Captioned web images
--*--

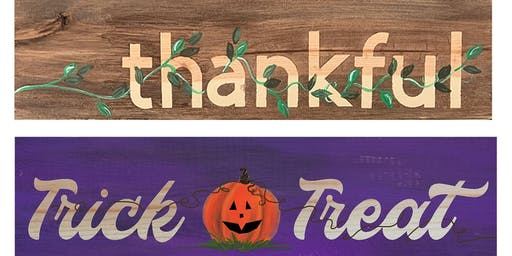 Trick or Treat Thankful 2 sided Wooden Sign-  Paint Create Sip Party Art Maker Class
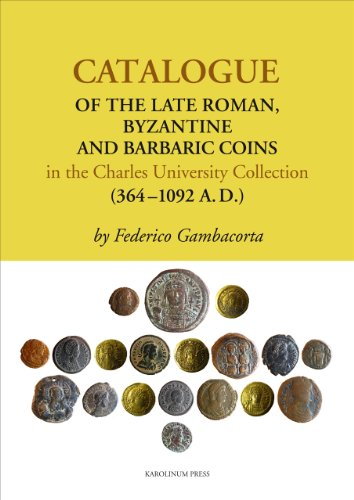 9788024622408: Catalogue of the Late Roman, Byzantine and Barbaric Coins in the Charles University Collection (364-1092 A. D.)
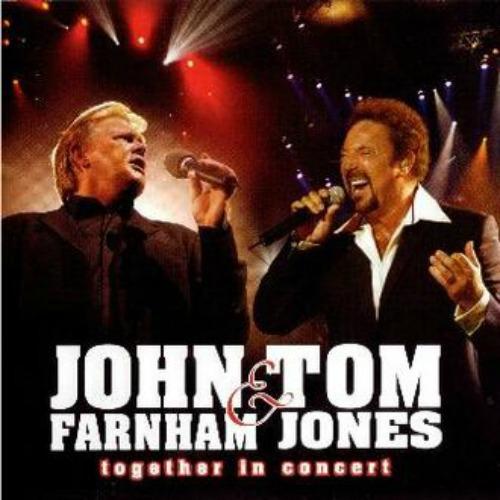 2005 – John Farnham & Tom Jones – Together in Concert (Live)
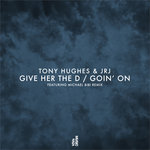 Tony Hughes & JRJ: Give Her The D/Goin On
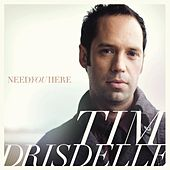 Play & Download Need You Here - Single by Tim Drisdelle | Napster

--*--

# TASK DETAILS
Could you transcribe exactly the lines from the line containing "Tony Hughes & JRJ: Give Her The D/Goin On" through the final line of the records, both included, and nothing beyond them? The pictures should be left out.

# SOLUTION BELOW
 Tony Hughes & JRJ: Give Her The D/Goin On
 Play & Download Need You Here - Single by Tim Drisdelle | Napster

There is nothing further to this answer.